Но Саритта не уходила. Богдан понравился ей.

«Вы слышали, сеньор, как назвали меня матросы? Но я не такая девушка. Нет, не такая!»

Богдан догадался, о чем идет речь, и махнул рукой:

«Да я ни о чем не думаю!»

Он собрался было уйти, но Саритта удержала его за руку.

«Сеньор, я совсем одна…» В глазах мексиканки заблестели слезы, и она показала рукой на чайку, которая одиноко парила в небе.

Так они познакомились.

Всю жизнь Саритта была Богдану верной подругой.

Богдан вздохнул, покачал головой и зашагал быстрее.

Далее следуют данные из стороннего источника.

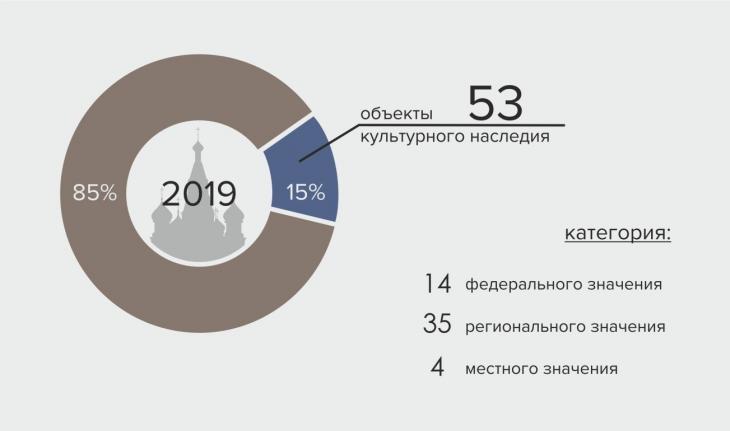 85%

2019

15%

объекты 53
культурного наследия

категория:

14 федерального значения

35 регионального значения

4 местного значения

На улице была осень. Шумела желтая листва. Сырой ветер срывал листья с деревьев, но не кружил их в воздухе, а приклеивал своим влажным дыханием к земле. Вскоре ветер улегся.

Гетто находилось в нескольких километрах от города, на поляне, поросшей блеклой травой и со всех сторон обнесенной колючей проволокой. За ней находились деревянные, наспех сколоченные бараки.

Здесь Богдан остановился. Но румынские солдаты прогнали старика. Тогда он стал требовать пропуск в гетто. Богдана отвели в комендатуру.

Комендант гетто был немец, блондин, чисто выбритый, в новой, еще пахнувшей складским помещением форме. Он сидел за столом, на котором стоял зеленый полевой телефон и лежал раскрытый серебряный портсигар с длинными сигаретами.

– Там, в гетто, сидит моя баба Сара… – сказал Богдан.

Комендант с любопытством поглядел на рослого старика.

– Капут вашей бабе Саре! – ответил он Богдану по-русски. – Все бабы Сары капут!

– Она мексиканка, – сказал Богдан.

– И мексиканкам капут! Весь мир капут! – Немец махнул рукой: – Все бабы Сары капут!

Богдан вытер выступивший на лбу пот и сказал:

– Вы должны забрать меня в гетто, я еврей.

– Имя? – спросил комендант и прищурился.

Наглухо застегнув ворот рубахи, Богдан ответил:

– Янкель.

– Фамилия?

– Вайнер.

– Так, значит, вы Янкель Вайнер, – сказал немец.

Он подошел к Богдану и изо всех сил рванул книзу ворот его рубахи. Грудь Богдана обнажилась. На ней синело распятие – татуировка, сделанная им еще в мальчишеские годы.

Комендант рассмеялся, снова сел за стол и сказал:

– Идите, глупый большой русский старик, домой.

– Верните мне бабу…

Телефонный звонок заглушил слова Богдана. Комендант взял трубку, послушал и стал отвечать по-немецки. Говорил отрывисто, медленно, а потом торопливо добавил:

– Аллес, аллес, – и положил трубку.

Эти слова имели отношение и к Саритте. Она лежала на земляном полу барака, битком набитого женщинами, и спала, положив голову на колени соседки. Саритте снился сон, будто она родила близнецов, двух прелестных девочек, а Богдан купает их в лохани, наполненной прозрачной теплой водой… Саритту разбудили ударом приклада. Ее вывели наружу вместе с другими женщинами и повели к оврагу, в сторону моря.

Перед ней в последний раз открылась морская даль. Тяжелая золотистая зыбь глухо шумела. Старуха поискала глазами парус и, не найдя, почему-то огорчилась. Море было безлюдно.

А Богдан все еще стоял в комендатуре.

Он снова потребовал:

– Заберите меня в гетто…

Комендант взглянул на часы:

– Идите, ваше счастье, что я сегодня добрый. Сегодня день моего рождения… А сейчас всем бабам Сарам капут. – Он во второй раз взглянул на часы и поднялся.

За окном раздалась пулеметная стрельба.

Всей тяжестью своего большого тела старик навалился на коменданта. Богдан только дважды ткнул его голову о край стола, и день рождения коменданта стал также и днем комендантской смерти.

…Четверо фашистских солдат повели Богдана к оврагу по серой блеклой траве. Но осень неба была еще ярко-синей. И Богдан сказал небу:

– Хорошая у меня была баба Сара!

Он сказал это и солнцу.

Увидев на своем пути алый цветок, который словно бежал ему навстречу на тонком стебельке, Богдан осторожно обошел его, чтобы не задеть ногами.

– Хорошая у меня была баба Сара! – сказал он и цветку.

Подойдя к оврагу, Богдан остановился.

Коротко, глухо прозвучали выстрелы.

День был прозрачен, чист, пах терпкой земляной свежестью. Ветра не было. Но алый цветок тихо покачивался на своем стебельке и светился как маленькое солнце.